Anita Cruz llega todos los días a su trabajo, pone su bolso en un cajón con llave que mantiene colgada del cuello, enciende su computador, toma su bloc de post-its y da un respiro profundo antes de empezar la jornada.
De inmediato comienza a escribir en los papelitos de colores los pendientes del día: amarillo para las llamadas, rosados para los correos, verdes para las cartas que faltan por redactar.
Sin embargo, desde hace dos semanas, un café con leche y un corazón de hojaldre la esperan al lado del teclado de su puesto. Siempre con una nota escrita en una esquela de esas de papelería de barrio.
Las cartas no tienen firma, ni tampoco son largas, solo rezan "Que tenga un buen día". Anita se toma el café, se come el corazón sin preguntarse de quién será la idea. El detalle de la esquela le parece cursi, sobre todo por las fotos de pájaros volando sobre un mar en pleno atardecer, o por una pareja besándose a contraluz que aparecen en una de las esquinas de la carta.
En los dos años que lleva trabajando con Corrales, varios hombres la han cortejado uno tras otro, en fila india. Pero ella los desinfla con agilidad. Una mirada fría, un gracias sin chispa. Nadie conoce su sonrisa y sin embargo Anita Cruz es considerada cordial y buena empleada, cumplidora y responsable y de las únicas almas jóvenes que saben de taquigrafía en esta época.
Parece que es soltera, comentan las de contaduría, porque no lleva argolla. O quizás es viuda, afirman otros, aunque es muy joven para serlo.
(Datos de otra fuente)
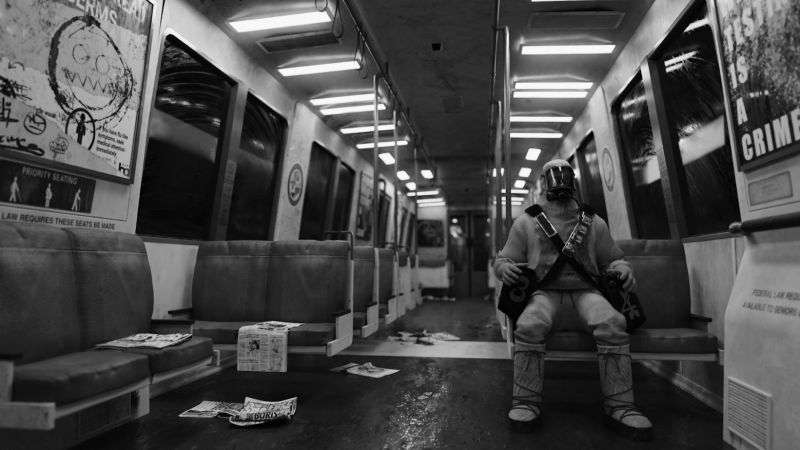 Black-and-white image of a man on a BART train.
Galván no se hace ninguna de esas preguntas. A él le interesa saber cómo es Anita fuera de ese horario de oficina de 9 am a 5 pm, la música que escucha, la comida que más le gusta, lo que hace al llegar a la casa. La imagina quitándose los tacones a la entrada de un apartamento sencillo, moviendo en círculos el pie derecho luego el izquierdo para descansar. Safándose la blusa palo de rosa y recogiéndose el pelo negro liso hacia atrás.
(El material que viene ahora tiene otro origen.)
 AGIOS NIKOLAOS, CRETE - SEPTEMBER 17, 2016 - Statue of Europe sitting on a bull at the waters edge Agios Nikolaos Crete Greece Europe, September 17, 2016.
La imagina con costumbres banales: encendiendo el televisor para ver el noticiero o escuchando la radio mientras prepara algo de comer. La imagina comiendo arroz directamente de la olla y la cuchara de palo, sirviéndose en un plato blanco y tomando jugo de maracuyá en un pocillo esmaltado.
Al terminar la cena, se desviste meticulosamente. Galván la ve rodando las medias veladas hacia los pies y sacudiéndolas para que retomen sur forma inicial; luego desabrochándose la falda, tendiéndola sobre el sofá de la sala y poniendo la blusa en un gancho, el mismo gancho, para el día siguiente.
Y así, sólo así, en medio de esos pensamientos Galván encontraba el sueño.